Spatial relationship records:
--

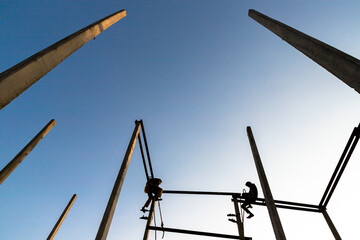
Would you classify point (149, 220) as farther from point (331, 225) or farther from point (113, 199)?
point (331, 225)

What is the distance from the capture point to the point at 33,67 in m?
2.59

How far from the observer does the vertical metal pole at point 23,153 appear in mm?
7535

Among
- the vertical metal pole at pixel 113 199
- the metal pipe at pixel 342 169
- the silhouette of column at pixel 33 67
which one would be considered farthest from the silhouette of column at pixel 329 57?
the metal pipe at pixel 342 169

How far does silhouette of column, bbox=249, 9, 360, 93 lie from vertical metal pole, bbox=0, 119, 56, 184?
10.9m

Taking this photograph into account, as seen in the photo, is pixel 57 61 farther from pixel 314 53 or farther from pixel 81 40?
pixel 314 53

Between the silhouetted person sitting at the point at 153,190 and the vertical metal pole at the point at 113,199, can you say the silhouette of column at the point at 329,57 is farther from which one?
the silhouetted person sitting at the point at 153,190

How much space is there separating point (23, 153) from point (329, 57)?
11.2 meters

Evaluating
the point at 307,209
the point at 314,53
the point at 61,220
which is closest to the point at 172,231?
the point at 307,209

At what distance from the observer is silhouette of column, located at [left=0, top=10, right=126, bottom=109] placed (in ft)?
7.39

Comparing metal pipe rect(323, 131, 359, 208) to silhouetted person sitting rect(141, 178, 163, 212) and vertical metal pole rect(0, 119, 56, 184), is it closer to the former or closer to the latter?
silhouetted person sitting rect(141, 178, 163, 212)

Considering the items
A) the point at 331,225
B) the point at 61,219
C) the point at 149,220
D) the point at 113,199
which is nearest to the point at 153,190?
the point at 149,220

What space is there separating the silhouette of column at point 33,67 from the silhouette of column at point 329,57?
4058mm

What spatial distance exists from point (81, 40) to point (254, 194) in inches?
343

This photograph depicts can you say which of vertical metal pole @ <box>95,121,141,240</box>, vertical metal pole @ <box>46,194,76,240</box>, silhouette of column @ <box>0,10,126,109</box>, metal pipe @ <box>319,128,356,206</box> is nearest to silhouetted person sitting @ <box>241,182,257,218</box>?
metal pipe @ <box>319,128,356,206</box>
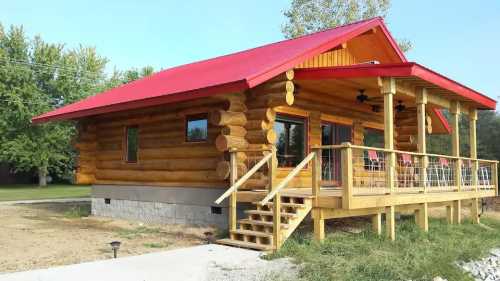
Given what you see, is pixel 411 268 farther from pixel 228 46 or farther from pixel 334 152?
pixel 228 46

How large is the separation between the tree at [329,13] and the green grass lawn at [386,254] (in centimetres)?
2450

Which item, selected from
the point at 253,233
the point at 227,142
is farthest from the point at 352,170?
the point at 227,142

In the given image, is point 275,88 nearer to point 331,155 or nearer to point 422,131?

--

WHAT YOU HAVE TO DO: Copy word for word every line of the material from the one containing "Given what you" through the last line, inclusive.

EXPECTED OUTPUT:
Given what you see, is pixel 411 268 farther from pixel 228 46 or farther from pixel 334 152?
pixel 228 46

How large is the separation between the tree at [329,13] and the green grass lawn at [386,254] (in centimetres)?
2450

Which item, selected from
the point at 253,233
the point at 227,142
is farthest from the point at 352,170?
the point at 227,142

In the given image, is point 275,88 nearer to point 331,155 or nearer to point 422,131?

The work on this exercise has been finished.